[[ Data for the task open ]]

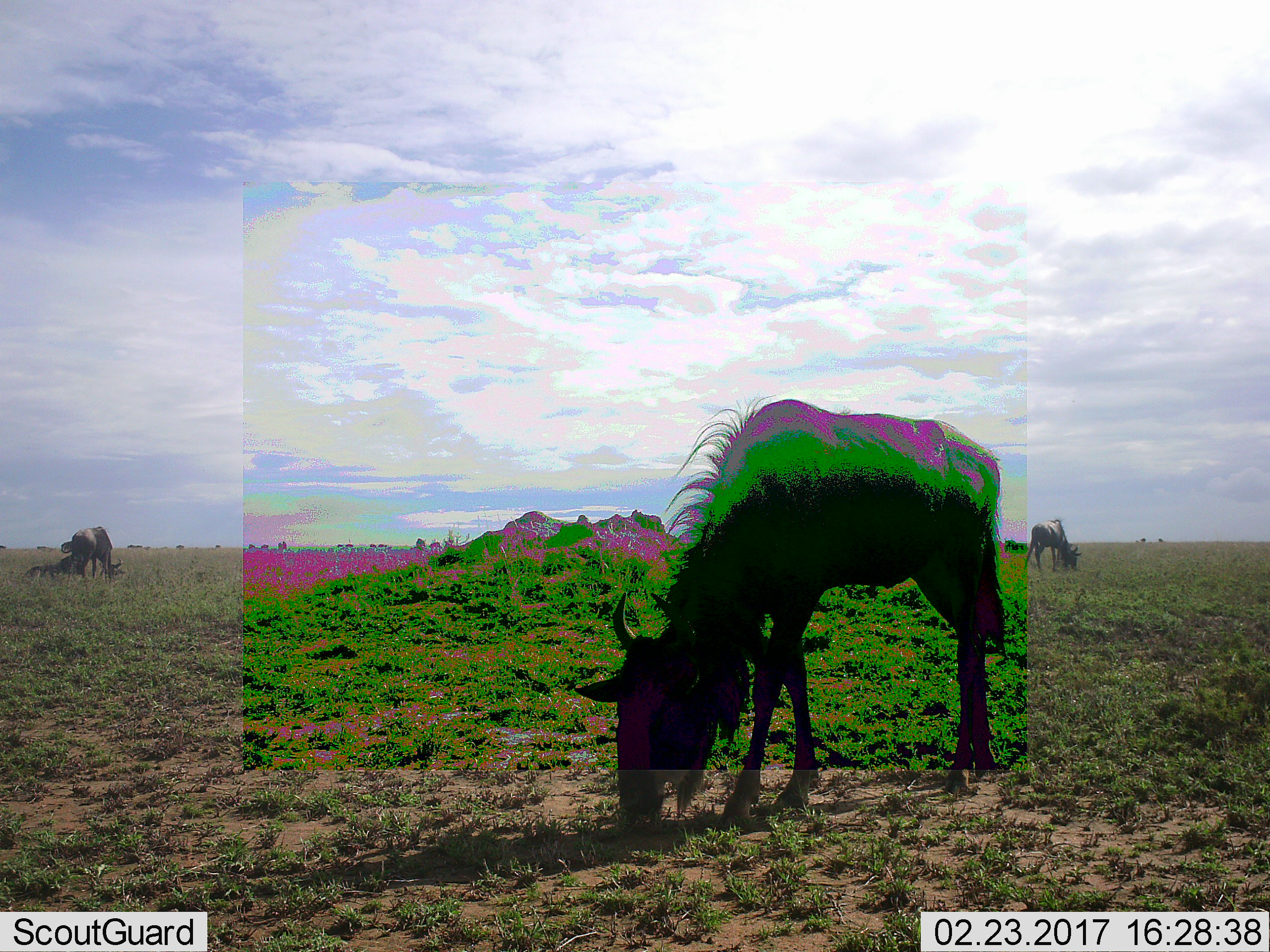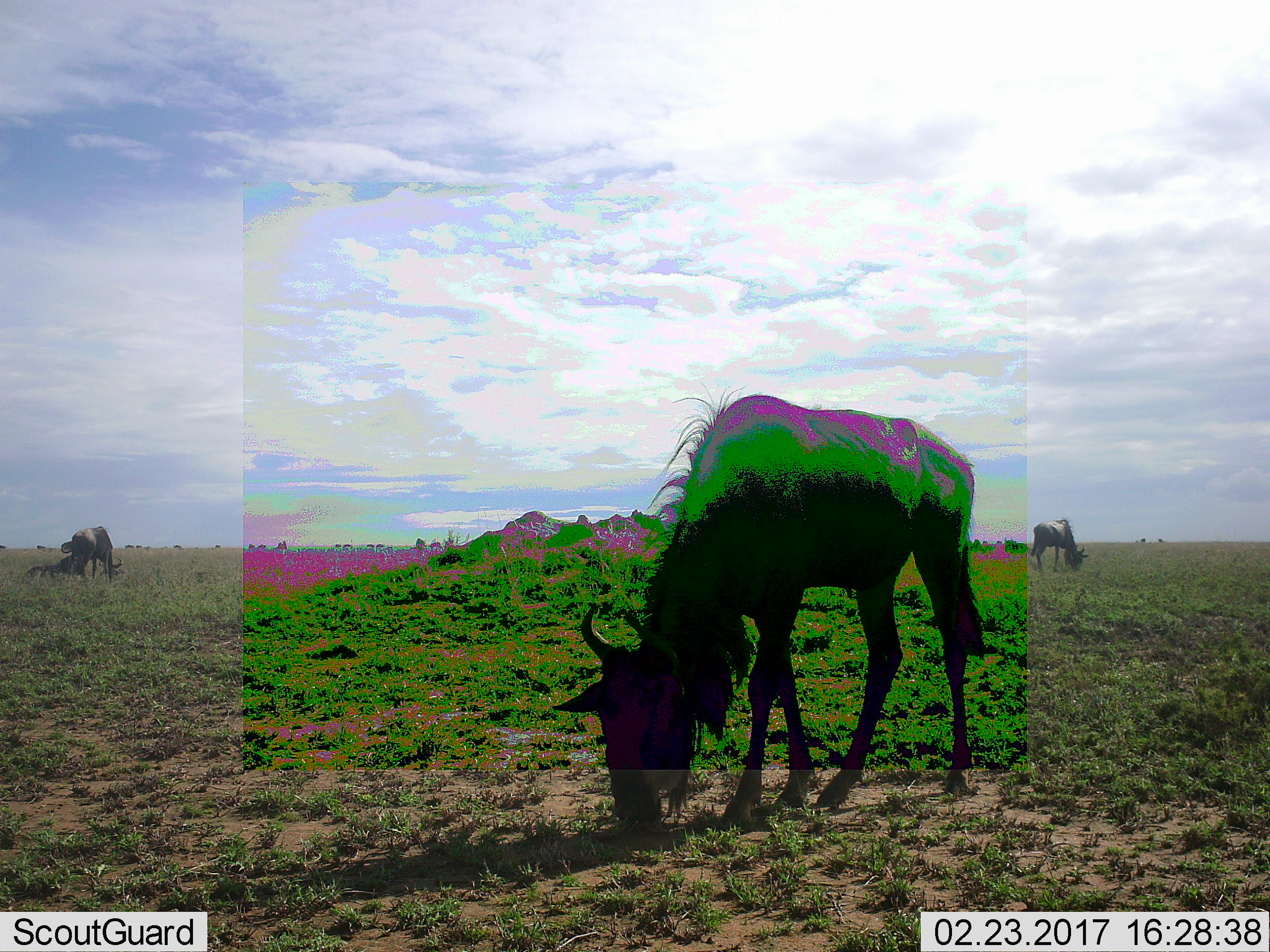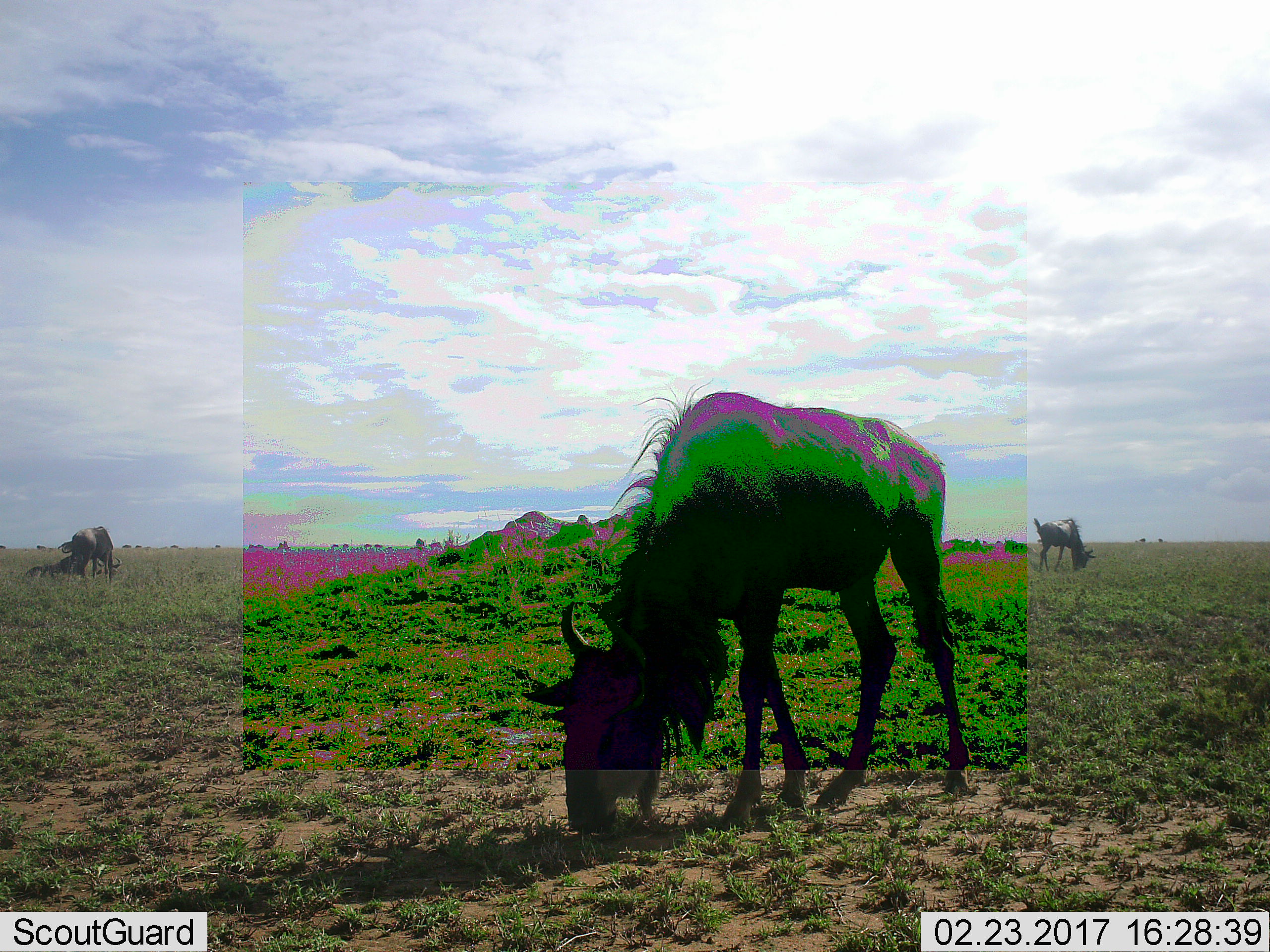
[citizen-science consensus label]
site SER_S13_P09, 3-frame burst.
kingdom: Animalia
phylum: Chordata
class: Mammalia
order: Artiodactyla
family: Bovidae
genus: Connochaetes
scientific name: Connochaetes taurinus taurinus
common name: blue wildebeest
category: wildebeestblue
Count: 3.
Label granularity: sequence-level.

[[ Data for the task closed ]]

Reproduce every line above exactly as written, omitting the images.

## Result
[citizen-science consensus label]
site SER_S13_P09, 3-frame burst.
kingdom: Animalia
phylum: Chordata
class: Mammalia
order: Artiodactyla
family: Bovidae
genus: Connochaetes
scientific name: Connochaetes taurinus taurinus
common name: blue wildebeest
category: wildebeestblue
Count: 3.
Label granularity: sequence-level.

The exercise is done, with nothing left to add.